Try it.
Report back each line of the data that contains the word "against".
-------- Raw data --------
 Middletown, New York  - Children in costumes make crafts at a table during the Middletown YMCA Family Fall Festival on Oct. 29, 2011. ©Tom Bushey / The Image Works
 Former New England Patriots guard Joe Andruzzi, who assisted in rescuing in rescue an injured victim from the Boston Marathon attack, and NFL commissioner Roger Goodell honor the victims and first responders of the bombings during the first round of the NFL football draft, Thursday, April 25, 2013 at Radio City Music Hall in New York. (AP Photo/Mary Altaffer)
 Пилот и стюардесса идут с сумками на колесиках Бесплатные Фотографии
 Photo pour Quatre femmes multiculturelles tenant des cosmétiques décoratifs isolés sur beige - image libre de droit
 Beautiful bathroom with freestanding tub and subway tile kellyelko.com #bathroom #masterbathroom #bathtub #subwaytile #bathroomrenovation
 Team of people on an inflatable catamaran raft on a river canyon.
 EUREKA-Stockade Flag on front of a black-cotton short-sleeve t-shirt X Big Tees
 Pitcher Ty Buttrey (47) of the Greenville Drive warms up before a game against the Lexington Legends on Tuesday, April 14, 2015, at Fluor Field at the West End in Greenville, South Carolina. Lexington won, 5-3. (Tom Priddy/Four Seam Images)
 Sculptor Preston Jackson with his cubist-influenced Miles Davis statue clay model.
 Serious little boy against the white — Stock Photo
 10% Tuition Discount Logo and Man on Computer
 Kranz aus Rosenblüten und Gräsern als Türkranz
--------
-------- Raw data --------
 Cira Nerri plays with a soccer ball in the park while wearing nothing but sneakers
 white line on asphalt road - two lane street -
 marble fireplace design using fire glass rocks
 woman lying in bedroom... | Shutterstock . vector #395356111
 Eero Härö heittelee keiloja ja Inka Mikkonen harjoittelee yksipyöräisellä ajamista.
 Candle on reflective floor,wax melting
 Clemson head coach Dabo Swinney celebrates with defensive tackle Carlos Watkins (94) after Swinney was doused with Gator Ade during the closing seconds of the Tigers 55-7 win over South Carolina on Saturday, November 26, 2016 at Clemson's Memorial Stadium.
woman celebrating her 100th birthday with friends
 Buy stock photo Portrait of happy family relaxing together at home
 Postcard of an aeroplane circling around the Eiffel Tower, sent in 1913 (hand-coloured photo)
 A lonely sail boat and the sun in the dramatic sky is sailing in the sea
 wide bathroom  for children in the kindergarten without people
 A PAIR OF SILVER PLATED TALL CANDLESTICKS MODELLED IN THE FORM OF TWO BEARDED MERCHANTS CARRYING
--------
-------- Raw data --------
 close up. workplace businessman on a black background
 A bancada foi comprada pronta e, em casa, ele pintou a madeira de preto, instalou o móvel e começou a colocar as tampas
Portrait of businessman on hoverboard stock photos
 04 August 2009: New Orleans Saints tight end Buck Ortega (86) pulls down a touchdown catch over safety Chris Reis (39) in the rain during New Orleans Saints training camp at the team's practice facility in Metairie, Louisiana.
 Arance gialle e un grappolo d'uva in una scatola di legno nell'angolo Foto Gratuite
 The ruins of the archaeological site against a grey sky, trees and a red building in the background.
--------
Answer to this task.
 Pitcher Ty Buttrey (47) of the Greenville Drive warms up before a game against the Lexington Legends on Tuesday, April 14, 2015, at Fluor Field at the West End in Greenville, South Carolina. Lexington won, 5-3. (Tom Priddy/Four Seam Images)
 Serious little boy against the white — Stock Photo
 The ruins of the archaeological site against a grey sky, trees and a red building in the background.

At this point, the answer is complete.